The Professional Aviation Safety Specialists (PASS) union, which represents the employees, said in a statement that probationary workers were informed of the news beginning Friday evening, through messages “sent from an ‘exec order’ Microsoft email address, not an official .gov email address.” A spokesperson for the union told NBC News that nearly 300 people — including maintenance mechanics, aeronautical information specialists, environmental protection specialists, aviation safety assistants, and management and program assistants — received termination notices over the weekend.
PASS denounced the firings in its statement, citing three recent plane crashes, including the deadly midair collision between a commercial airplane and a Black Hawk helicopter near Washington, D.C., last month in which there were no survivors. The union called the layoffs “especially unconscionable in the aftermath of three deadly aircraft accidents in the past month.”
“This draconian action will increase the workload and place new responsibilities on a workforce that is already stretched thin,” it said.
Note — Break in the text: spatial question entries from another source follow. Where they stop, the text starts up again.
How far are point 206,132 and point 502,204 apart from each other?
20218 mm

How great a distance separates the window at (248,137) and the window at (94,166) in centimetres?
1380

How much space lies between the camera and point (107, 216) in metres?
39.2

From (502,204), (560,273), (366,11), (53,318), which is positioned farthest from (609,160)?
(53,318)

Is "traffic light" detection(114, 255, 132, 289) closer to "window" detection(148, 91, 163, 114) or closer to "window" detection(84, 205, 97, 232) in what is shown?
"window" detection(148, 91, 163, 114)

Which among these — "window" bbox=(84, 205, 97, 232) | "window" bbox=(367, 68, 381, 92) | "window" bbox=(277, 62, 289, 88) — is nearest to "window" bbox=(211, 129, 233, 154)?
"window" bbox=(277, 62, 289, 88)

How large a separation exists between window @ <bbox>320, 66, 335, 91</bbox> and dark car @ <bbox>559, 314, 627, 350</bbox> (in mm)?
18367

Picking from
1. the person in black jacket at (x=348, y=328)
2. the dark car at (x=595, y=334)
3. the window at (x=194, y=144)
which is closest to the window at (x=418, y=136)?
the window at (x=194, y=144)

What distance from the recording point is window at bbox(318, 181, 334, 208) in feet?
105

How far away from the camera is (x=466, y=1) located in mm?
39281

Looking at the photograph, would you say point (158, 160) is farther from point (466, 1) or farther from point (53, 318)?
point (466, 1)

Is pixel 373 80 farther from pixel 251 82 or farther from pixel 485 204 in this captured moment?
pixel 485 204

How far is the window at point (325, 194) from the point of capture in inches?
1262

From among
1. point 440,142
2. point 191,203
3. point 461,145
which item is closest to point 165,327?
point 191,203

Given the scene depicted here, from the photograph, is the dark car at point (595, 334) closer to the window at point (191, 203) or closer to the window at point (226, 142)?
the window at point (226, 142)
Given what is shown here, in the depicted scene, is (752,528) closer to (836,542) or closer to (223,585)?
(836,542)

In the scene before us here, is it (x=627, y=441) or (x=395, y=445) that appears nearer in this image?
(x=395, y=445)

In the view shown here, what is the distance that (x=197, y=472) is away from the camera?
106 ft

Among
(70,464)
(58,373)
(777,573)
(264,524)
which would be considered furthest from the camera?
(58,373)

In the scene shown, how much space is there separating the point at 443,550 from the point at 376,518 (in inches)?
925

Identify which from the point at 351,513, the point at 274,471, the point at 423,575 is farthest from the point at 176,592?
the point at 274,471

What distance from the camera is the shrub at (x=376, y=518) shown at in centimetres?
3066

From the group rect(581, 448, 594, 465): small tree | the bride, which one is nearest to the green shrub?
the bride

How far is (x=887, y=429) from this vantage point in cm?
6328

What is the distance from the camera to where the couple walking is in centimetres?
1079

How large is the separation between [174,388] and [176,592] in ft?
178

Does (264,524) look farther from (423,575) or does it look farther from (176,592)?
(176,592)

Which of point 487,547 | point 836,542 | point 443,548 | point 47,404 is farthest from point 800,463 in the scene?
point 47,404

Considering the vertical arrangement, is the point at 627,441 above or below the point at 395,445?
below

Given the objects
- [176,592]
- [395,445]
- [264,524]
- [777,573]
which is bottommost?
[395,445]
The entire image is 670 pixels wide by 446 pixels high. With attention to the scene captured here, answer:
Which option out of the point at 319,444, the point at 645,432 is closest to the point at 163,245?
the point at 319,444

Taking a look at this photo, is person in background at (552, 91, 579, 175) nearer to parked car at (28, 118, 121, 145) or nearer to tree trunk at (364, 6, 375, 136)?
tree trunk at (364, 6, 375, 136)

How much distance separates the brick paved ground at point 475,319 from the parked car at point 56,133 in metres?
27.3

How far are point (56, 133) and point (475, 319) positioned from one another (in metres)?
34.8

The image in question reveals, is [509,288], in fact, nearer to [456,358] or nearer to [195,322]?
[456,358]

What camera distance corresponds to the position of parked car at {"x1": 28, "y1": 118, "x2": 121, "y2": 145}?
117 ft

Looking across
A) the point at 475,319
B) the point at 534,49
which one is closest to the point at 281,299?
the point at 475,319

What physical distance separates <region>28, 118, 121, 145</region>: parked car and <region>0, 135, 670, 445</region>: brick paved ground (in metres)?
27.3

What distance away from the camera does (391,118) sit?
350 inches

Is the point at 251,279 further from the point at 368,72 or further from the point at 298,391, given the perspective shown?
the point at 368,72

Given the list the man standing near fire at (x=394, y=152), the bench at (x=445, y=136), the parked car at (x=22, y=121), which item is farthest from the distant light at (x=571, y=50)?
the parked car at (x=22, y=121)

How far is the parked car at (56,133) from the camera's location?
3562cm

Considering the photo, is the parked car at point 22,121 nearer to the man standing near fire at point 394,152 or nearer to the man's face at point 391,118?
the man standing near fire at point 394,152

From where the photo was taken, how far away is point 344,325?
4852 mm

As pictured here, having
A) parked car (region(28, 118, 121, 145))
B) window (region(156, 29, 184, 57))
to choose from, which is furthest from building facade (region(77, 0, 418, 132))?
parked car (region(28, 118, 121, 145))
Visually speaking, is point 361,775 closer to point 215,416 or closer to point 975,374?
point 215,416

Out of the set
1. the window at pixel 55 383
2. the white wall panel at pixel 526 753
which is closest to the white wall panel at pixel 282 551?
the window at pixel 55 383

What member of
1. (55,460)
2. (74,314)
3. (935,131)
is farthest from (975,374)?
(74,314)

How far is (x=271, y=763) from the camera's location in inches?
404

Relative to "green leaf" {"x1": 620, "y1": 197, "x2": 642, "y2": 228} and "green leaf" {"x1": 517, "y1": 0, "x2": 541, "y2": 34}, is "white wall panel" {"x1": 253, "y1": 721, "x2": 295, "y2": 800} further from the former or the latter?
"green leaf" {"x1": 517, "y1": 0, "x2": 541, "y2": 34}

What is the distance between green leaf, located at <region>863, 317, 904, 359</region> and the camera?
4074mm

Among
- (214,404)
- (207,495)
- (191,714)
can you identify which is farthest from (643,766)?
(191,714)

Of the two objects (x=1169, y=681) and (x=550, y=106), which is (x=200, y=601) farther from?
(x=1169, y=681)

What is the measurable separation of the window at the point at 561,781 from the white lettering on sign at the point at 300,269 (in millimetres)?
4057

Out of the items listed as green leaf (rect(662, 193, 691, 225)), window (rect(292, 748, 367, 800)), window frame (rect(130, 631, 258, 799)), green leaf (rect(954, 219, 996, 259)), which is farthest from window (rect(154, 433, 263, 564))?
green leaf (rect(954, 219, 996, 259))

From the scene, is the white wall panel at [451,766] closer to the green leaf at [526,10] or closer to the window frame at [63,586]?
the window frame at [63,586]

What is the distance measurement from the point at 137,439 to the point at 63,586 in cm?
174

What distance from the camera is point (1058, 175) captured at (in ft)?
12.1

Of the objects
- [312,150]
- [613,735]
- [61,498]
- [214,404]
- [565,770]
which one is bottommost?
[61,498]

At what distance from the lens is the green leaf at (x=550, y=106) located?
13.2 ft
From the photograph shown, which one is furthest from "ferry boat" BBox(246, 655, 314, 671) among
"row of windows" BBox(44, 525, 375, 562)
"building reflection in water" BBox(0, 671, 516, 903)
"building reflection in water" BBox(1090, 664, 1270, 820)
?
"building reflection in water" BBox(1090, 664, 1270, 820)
The FAA has long faced a staffing crisis, which aviation safety experts warned has contributed to near-miss incidents between aircrafts. The deadly plane crash near Reagan Washington National Airport in Arlington, Virginia, in January has renewed concerns about reduced staffing as well.
In a statement posted to X on Monday, Transportation Secretary Sean Duffy downplayed the mass layoffs.
“[T]he FAA alone has a staggering 45,000 employees,” he wrote. “Less than 400 were let go, and they were all probationary, meaning they had been hired less than a year ago. Zero air traffic controllers and critical safety personnel were let go.”
The FAA layoffs come as Musk’s Department of Government Efficiency, a nongovernmental organization, has instituted a mass reduction of the workforce across federal agencies. Many of those agencies regulate his own companies or have been investigating them, raising questions about potential conflicts of interest. Similarly, the FAA regulates rocket launches by Musk’s aeronautics company SpaceX, and the agency last year proposed civil penalties against SpaceX for allegedly failing to follow license requirements during two launches in 2023. Musk in turn threatened to sue the FAA for “regulatory overreach.”
Notably, Duffy said Sunday that he intends to overhaul the air traffic control system with help from a team with Musk’s SpaceX. The team, he said, will visit the FAA’s command center in Virginia and “envision how we can make a new, better, modern and safer system.”